Pagliaro: Cnhi mantenga gli accordi, il Governo intervenga. I lavoratori di Lecce meritano rispetto

10 Luglio 2020, @ 2:50PM

Il post Covid non deve diventare il motivo di chiusura o rallentamento di investimenti da parte dei grandi gruppi; la crisi economica non deve diventare un parafulmine che permetta di lasciare a casa migliaia di persone che già faticano ad arrivare alla fine del mese.

È quello che sta accadendo con Cnhi, azienda del gruppo Exor controllato dalla famiglia Agnelli; dalle notizie che filtrano sarebbero a rischio le sedi di Brescia e Lecce che contano 2700 operai.

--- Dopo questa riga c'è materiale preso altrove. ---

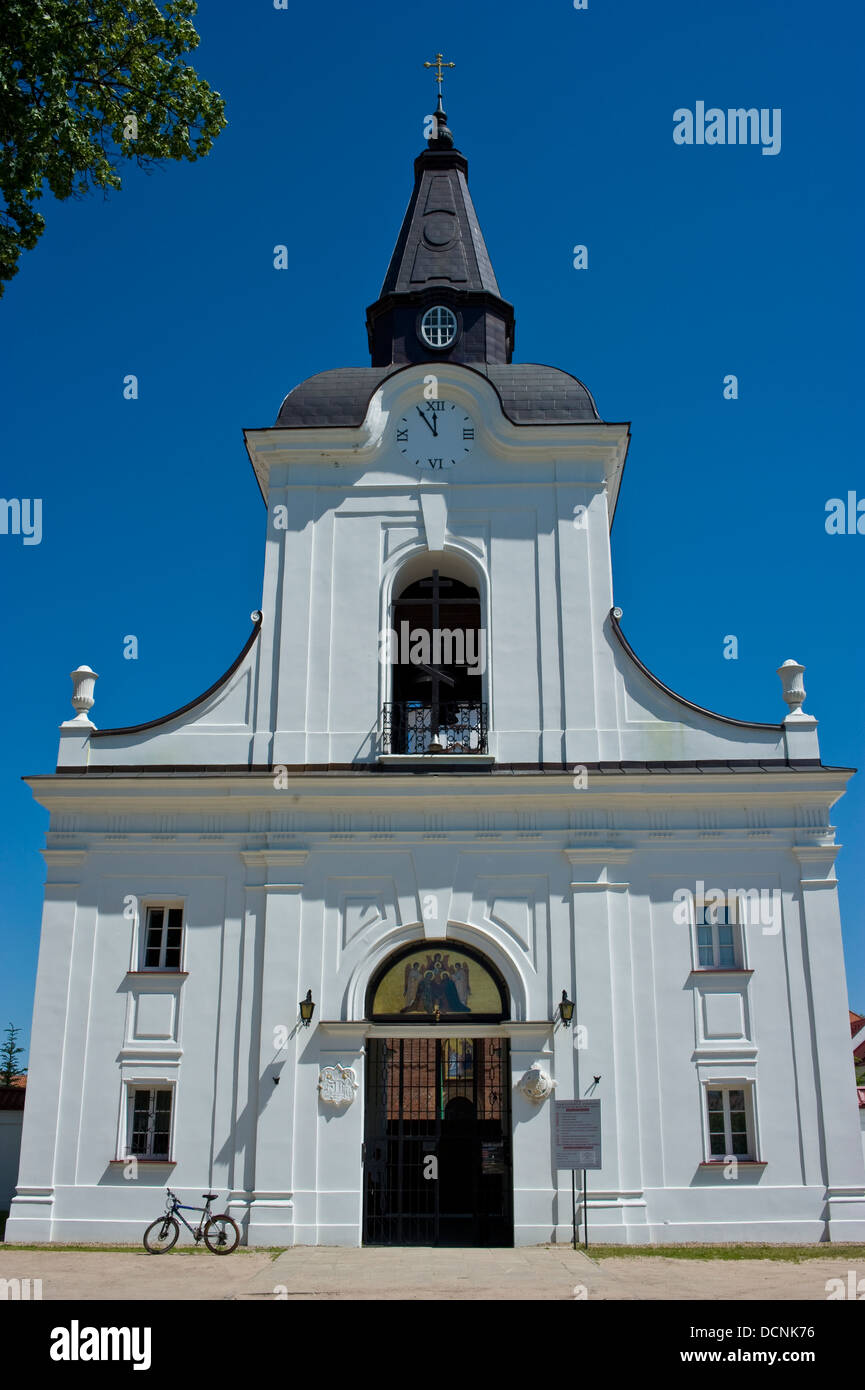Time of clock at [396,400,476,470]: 11:54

A tal proposito di fronte ad un evento di così straordinaria importanza, in cui altri Paesi europei più scaltri dell’Italia potrebbero attirare gli investimenti previsti per le sedi italiane, chiediamo che sia urgentemente aperto un altro tavolo di lavoro per garantire ai tantissimi lavoratori un po’ di serenità.

L’allarme lanciato dai sindacati non deve essere sottovalutato, c’è un accordo firmato il 10 marzo che non può essere accantonato così come traspare dalle notizie che filtrano.

Il Governo intervenga immediatamente prima che sia troppo tardi, non si perda tempo utile per tutelare il futuro di tante famiglie leccesi. Compito del Governo far da garante, cercare e trovare soluzioni, in queste difficili situazioni per evitare la desertificazione del mondo lavorativo.

Cnh Industrial non può non rispettare integralmente l’accordo firmato il 10 marzo 2020.

L’auspicio che in questo caso le parti in causa pensino a tutelare e difendere i diritti di tantissimi lavoratori, in caso contrario il danno per Lecce e per il suo tessuto lavorativo sarebbe gravissimo.